**Work request**
The answer must be every line of the records in which the string "trap" appears.

**Exercise data**
◆ ◆ ◆ ◆

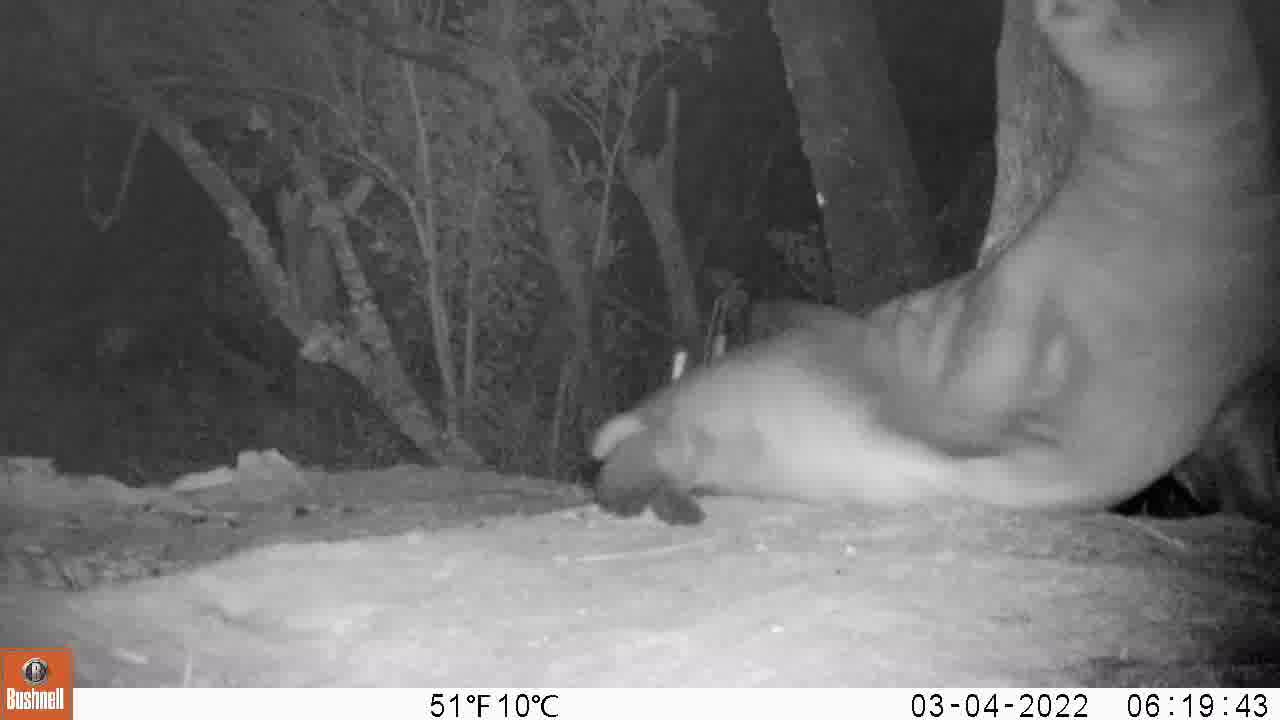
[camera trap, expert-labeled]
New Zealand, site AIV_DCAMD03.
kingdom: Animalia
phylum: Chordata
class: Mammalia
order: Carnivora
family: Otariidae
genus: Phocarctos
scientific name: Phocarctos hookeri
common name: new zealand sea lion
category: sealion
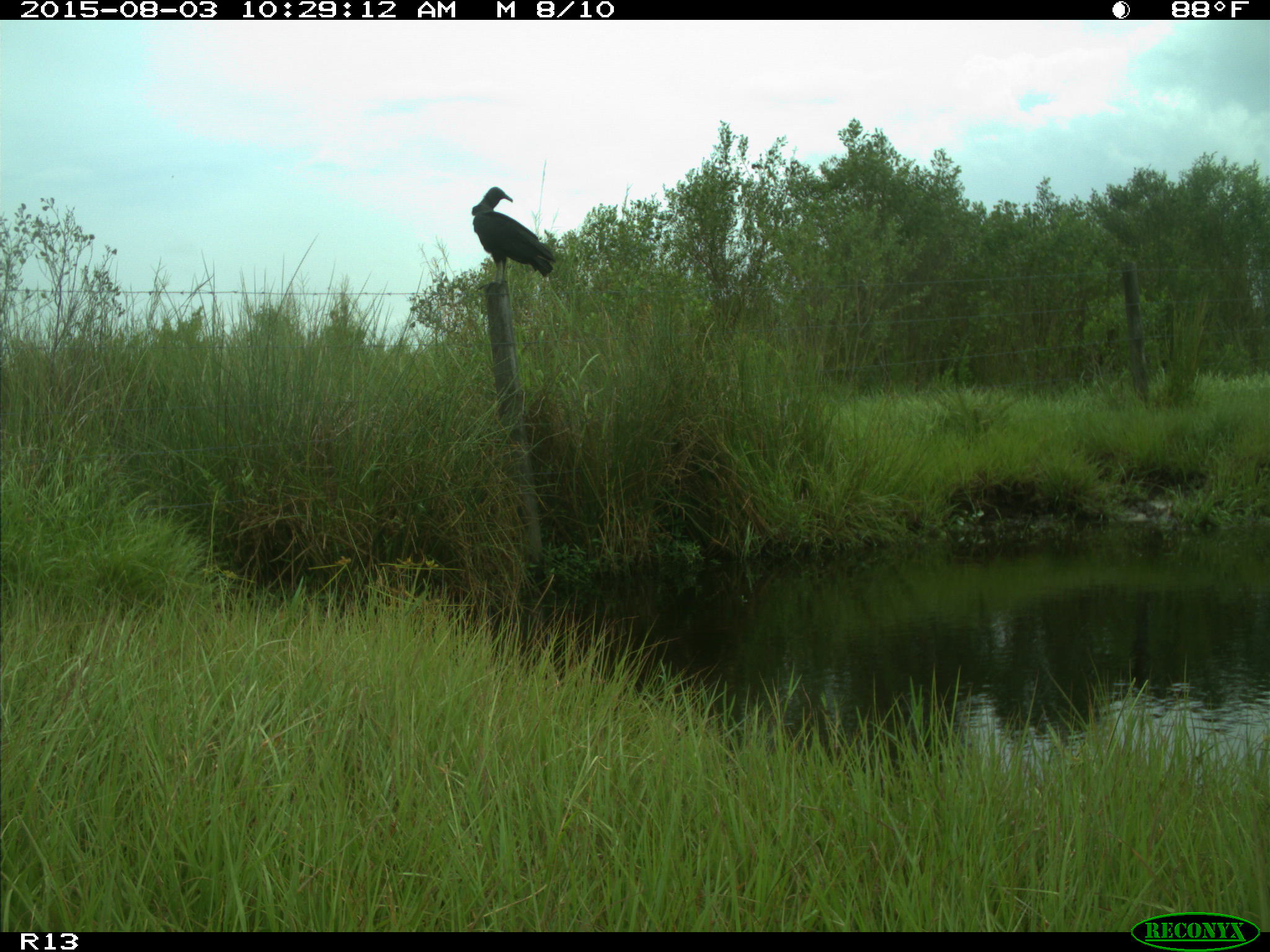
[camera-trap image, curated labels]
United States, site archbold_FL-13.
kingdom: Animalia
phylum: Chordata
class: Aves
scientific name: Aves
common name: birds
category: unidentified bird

◆ ◆ ◆ ◆

**Reply**
[camera trap, expert-labeled]
[camera-trap image, curated labels]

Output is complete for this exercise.